More precisely, Chad Pfeifer plays on a prosthetic left leg, having lost the limb from the knee down to an improvised explosive device in Iraq. His rehabilitation included a 14-month hospitalization.
Chad’s story is part of the reason I’ve already been grinning all day, even as he leaves me in the dust, outdriving me by roughly 50 yards a pop. A 31-year-old scratch golfer from Idaho, he’s the defending Armed Forces champion, having won the first two installments of the wounded warrior tournament.
Watching Chad’s towering ball flight and effortless power produces the same sensation as, say, watching a world-class musician: He’s so good it’s funny. The giddy feeling is compounded by the perfect playing conditions – sun-and-cloud collages that look different on the Emerald Isle than anywhere else – despite the dire forecast we’d received earlier.
(Our trip is magnamiously sponsored by newly launched Golf Digest Irish Tours and also includes stops at several iconic Emerald Isle venues: Ballybunion, Tralee, Waterville, Ardglass, Royal County Down, The European Club, all of whom contributed rounds gratis, as did the first-rate hoteliers accommodating the group.

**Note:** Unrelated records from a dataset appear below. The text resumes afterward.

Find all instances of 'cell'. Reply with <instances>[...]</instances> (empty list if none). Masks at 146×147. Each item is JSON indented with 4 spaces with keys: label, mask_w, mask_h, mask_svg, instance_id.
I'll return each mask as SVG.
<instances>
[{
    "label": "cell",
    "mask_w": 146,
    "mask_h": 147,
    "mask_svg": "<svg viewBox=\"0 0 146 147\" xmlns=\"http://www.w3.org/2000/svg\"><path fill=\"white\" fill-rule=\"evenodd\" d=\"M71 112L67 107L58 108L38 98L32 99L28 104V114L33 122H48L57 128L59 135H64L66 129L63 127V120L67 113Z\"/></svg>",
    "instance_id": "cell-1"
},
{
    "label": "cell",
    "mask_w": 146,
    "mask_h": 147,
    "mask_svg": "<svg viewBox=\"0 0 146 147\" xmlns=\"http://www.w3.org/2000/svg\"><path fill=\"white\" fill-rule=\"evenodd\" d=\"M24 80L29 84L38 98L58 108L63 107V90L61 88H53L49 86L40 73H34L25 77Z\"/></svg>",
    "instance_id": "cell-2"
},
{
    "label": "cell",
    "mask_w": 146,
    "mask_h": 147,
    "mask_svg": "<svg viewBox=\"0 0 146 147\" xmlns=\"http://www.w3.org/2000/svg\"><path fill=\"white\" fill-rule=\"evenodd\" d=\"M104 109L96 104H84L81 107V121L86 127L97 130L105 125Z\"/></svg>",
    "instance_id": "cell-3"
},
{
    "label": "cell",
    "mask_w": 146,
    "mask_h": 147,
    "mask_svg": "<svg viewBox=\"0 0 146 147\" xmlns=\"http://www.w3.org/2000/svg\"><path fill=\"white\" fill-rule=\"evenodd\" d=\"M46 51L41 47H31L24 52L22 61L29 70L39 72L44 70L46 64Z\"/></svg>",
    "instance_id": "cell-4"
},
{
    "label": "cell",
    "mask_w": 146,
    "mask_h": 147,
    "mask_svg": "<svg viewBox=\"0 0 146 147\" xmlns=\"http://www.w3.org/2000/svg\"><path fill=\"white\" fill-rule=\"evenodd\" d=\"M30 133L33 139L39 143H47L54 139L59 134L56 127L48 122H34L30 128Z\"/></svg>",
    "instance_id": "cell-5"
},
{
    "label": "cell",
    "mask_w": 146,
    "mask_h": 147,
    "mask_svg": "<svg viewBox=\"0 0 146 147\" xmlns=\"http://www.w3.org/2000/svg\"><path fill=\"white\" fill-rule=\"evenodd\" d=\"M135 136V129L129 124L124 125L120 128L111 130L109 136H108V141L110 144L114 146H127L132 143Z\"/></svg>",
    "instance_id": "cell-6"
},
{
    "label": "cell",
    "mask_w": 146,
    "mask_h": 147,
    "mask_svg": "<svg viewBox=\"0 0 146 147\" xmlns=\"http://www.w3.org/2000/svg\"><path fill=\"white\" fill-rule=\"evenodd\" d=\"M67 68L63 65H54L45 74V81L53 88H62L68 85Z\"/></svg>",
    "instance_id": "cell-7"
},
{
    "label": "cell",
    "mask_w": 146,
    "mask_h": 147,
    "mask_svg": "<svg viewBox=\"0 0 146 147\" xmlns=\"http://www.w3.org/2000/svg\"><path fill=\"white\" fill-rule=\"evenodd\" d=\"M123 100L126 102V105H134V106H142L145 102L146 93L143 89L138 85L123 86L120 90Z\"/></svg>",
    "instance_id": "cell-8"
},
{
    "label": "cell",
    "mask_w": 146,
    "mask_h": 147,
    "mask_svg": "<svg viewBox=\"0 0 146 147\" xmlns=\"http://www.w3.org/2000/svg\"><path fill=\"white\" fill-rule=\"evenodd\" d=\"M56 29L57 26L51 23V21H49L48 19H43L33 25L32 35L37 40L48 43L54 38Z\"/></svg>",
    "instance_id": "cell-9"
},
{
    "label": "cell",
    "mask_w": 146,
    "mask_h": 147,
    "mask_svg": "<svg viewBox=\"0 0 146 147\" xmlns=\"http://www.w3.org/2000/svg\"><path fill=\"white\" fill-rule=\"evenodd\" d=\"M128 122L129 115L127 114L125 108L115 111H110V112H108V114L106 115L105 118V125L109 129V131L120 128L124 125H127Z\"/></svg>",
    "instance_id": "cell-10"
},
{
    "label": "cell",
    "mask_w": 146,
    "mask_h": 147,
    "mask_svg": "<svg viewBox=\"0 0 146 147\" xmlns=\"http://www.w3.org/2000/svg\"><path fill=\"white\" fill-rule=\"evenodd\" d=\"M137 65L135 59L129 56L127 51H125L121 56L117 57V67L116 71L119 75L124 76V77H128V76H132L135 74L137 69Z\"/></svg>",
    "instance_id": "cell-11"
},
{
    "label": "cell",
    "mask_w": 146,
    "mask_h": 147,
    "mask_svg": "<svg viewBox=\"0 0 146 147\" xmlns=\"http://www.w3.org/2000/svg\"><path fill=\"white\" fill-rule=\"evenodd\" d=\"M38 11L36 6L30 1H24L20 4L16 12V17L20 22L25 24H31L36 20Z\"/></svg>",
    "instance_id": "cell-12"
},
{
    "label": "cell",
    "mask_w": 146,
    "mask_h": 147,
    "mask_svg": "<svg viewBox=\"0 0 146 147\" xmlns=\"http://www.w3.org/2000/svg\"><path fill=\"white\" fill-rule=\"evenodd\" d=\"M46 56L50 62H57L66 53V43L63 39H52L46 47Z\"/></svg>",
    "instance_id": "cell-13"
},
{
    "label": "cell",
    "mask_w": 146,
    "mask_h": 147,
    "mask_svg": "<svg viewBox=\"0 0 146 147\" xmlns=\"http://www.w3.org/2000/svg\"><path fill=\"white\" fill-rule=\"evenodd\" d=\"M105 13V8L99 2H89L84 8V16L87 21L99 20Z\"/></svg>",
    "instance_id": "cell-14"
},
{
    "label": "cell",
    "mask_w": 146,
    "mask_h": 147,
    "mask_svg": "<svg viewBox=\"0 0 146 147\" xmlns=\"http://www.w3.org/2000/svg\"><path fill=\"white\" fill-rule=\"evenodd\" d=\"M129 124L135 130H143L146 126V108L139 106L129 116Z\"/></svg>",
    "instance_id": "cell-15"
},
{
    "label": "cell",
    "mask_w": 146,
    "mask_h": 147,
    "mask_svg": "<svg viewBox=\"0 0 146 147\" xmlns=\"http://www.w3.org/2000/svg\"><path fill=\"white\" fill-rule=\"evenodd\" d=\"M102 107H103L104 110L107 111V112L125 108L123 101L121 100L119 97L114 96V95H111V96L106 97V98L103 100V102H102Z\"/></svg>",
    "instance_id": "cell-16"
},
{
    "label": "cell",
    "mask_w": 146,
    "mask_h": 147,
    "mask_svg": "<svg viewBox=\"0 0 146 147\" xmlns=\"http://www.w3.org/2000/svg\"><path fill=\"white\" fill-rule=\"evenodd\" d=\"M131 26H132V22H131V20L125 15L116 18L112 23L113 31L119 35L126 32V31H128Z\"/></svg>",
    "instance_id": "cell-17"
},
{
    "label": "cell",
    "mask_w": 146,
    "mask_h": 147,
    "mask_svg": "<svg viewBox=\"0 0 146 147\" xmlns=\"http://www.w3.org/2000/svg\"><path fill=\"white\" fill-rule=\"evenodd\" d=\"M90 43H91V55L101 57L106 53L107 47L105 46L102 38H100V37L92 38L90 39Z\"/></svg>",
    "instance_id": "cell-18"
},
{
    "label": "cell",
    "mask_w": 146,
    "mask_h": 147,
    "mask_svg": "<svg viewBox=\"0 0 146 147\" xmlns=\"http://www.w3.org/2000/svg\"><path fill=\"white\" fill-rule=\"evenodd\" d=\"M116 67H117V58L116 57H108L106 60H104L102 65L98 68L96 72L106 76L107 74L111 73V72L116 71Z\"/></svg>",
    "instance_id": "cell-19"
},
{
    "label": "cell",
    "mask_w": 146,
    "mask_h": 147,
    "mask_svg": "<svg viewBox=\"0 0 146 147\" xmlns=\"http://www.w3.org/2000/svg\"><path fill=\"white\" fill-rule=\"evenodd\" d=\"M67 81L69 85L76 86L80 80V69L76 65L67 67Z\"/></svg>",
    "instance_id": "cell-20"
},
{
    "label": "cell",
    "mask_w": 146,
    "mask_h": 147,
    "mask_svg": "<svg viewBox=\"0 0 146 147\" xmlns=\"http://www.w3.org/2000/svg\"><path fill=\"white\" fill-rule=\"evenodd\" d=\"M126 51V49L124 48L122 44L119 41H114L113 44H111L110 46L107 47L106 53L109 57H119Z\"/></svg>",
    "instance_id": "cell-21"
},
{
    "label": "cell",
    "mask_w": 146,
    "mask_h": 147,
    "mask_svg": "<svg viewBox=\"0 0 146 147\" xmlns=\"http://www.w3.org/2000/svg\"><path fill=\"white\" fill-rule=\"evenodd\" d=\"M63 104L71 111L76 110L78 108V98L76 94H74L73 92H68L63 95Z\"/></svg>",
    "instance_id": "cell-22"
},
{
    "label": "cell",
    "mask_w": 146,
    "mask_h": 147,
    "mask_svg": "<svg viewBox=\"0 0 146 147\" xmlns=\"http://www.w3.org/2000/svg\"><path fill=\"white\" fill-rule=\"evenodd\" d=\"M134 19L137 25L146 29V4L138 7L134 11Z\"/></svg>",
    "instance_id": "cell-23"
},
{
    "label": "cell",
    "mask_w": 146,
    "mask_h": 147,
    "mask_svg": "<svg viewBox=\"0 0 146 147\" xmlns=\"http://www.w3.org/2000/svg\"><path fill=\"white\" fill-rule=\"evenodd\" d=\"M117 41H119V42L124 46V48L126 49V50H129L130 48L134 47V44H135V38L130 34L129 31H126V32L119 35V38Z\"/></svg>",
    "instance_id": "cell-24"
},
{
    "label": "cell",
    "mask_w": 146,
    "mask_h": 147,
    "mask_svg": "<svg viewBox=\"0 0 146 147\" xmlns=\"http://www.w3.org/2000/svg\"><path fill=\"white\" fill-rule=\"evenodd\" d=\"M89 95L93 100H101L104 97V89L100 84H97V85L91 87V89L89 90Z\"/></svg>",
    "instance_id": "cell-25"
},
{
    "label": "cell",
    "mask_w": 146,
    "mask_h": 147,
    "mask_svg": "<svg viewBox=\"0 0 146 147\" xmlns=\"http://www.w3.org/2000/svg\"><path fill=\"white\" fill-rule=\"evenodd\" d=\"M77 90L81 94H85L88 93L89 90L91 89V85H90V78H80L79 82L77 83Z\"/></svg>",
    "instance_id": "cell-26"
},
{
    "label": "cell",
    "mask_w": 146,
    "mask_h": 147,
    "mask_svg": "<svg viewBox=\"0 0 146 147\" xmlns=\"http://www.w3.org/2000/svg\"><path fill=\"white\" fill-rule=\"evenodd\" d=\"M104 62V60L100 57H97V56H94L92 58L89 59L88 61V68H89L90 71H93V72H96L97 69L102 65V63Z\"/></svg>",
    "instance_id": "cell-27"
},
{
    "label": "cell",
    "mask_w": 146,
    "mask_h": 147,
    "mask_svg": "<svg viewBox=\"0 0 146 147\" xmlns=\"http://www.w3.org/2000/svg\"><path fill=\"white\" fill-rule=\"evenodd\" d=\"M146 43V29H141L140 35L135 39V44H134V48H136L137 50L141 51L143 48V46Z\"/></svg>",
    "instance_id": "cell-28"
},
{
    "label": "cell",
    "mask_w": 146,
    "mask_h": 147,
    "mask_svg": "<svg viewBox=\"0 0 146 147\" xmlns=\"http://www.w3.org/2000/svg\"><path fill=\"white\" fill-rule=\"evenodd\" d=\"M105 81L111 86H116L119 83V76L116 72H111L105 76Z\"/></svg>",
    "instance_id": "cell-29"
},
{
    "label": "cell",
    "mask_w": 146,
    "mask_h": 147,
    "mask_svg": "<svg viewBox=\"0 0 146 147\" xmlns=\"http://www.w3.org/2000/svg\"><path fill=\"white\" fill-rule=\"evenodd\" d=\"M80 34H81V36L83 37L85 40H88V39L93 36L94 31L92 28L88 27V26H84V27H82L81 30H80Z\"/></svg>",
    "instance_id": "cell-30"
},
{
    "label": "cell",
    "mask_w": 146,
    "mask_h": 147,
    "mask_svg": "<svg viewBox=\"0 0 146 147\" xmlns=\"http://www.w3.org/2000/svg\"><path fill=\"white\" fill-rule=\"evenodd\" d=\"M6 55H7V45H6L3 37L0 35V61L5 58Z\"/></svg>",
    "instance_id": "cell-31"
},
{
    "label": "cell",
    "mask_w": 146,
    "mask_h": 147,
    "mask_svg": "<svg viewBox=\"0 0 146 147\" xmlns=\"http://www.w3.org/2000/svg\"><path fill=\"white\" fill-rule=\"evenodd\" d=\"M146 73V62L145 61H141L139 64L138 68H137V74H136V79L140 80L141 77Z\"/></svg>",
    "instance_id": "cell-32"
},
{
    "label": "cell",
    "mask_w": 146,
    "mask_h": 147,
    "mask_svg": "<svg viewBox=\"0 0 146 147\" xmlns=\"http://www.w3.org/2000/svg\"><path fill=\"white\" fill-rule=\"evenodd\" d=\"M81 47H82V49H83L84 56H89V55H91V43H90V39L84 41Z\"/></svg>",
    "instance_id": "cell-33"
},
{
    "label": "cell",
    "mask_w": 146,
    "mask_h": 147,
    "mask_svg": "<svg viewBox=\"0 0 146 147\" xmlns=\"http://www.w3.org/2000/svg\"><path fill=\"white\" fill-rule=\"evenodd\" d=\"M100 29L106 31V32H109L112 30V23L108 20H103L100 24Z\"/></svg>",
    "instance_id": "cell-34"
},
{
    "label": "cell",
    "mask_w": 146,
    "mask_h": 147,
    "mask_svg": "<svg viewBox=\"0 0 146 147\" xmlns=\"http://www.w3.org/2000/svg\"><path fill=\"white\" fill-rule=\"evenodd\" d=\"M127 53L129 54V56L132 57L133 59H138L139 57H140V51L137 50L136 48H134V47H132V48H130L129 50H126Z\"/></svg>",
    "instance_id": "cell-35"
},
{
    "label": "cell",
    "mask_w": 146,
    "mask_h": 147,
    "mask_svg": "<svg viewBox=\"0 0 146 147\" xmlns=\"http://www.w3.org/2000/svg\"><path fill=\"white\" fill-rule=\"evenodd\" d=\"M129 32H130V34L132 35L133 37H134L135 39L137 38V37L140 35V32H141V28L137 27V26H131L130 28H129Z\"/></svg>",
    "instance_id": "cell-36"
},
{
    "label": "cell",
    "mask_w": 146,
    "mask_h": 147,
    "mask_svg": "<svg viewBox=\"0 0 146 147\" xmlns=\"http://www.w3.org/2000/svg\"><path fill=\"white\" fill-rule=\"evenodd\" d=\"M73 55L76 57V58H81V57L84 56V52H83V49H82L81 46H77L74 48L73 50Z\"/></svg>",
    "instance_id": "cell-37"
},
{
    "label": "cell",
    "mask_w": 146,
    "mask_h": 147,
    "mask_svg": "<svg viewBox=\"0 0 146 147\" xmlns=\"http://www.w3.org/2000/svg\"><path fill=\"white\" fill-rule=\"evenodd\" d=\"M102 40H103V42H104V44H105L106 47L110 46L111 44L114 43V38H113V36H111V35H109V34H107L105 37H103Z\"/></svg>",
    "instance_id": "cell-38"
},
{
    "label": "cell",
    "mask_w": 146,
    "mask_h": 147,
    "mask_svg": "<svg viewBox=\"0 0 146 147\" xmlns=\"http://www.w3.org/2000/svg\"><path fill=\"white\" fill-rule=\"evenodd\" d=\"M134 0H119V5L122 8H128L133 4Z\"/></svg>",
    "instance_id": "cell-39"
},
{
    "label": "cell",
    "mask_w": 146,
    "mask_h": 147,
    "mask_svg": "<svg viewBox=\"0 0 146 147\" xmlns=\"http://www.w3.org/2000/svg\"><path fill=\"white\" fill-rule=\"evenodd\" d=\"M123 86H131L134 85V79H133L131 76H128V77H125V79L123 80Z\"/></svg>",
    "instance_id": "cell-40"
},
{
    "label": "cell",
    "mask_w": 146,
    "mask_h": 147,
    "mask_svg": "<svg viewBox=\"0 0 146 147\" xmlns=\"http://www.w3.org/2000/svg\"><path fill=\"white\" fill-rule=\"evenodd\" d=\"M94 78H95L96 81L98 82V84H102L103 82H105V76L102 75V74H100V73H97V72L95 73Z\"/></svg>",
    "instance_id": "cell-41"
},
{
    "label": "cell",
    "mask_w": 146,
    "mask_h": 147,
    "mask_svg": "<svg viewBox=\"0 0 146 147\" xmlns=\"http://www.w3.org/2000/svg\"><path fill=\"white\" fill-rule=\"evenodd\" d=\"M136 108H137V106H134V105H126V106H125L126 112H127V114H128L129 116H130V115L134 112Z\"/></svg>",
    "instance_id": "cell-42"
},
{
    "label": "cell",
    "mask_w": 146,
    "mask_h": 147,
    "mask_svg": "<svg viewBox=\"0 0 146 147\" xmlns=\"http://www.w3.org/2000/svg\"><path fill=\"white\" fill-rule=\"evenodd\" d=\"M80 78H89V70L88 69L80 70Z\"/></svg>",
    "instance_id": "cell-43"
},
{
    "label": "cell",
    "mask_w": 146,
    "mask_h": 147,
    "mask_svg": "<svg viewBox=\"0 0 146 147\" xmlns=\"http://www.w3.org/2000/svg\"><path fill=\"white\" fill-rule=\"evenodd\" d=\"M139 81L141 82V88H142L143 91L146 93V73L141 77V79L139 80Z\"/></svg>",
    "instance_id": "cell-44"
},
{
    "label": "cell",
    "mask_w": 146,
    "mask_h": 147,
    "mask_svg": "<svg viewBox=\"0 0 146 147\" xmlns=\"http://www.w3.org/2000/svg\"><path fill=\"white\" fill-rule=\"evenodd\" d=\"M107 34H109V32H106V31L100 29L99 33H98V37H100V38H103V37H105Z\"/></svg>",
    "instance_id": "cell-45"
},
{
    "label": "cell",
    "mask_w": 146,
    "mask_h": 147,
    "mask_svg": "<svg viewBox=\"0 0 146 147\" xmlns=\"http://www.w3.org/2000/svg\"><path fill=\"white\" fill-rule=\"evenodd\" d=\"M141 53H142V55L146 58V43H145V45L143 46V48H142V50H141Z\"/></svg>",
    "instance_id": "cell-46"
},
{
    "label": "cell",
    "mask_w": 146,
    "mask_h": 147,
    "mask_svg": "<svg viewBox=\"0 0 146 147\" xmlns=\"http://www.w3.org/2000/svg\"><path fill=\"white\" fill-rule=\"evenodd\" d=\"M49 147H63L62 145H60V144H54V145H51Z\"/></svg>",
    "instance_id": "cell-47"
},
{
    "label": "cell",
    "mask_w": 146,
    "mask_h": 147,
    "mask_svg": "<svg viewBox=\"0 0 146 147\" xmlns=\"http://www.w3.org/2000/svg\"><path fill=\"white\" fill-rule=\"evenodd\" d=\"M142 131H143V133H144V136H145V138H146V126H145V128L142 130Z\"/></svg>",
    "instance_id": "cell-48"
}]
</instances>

Assisting in the logistics is the Folds of Honor Foundation, which provides scholarships and other assistance to severely injured service members and their families while they transition to civilian life; and the Salute Military Golf Association, which champions golf’s rehabilitative benefits for wounded war veterans in a family inclusive environment.)
As unassuming as he is athletic, Chad’s straight-legged gait over the fairways of Old Tom Morris’s layout, where carts (“buggies” in the local terminology) are prohibited provides the only clue to his injury. Playing Royal County Down – a perennial “best-of” course to which I have a decades-old sentimental attachment – with him is one of those delightful days known only to golfers.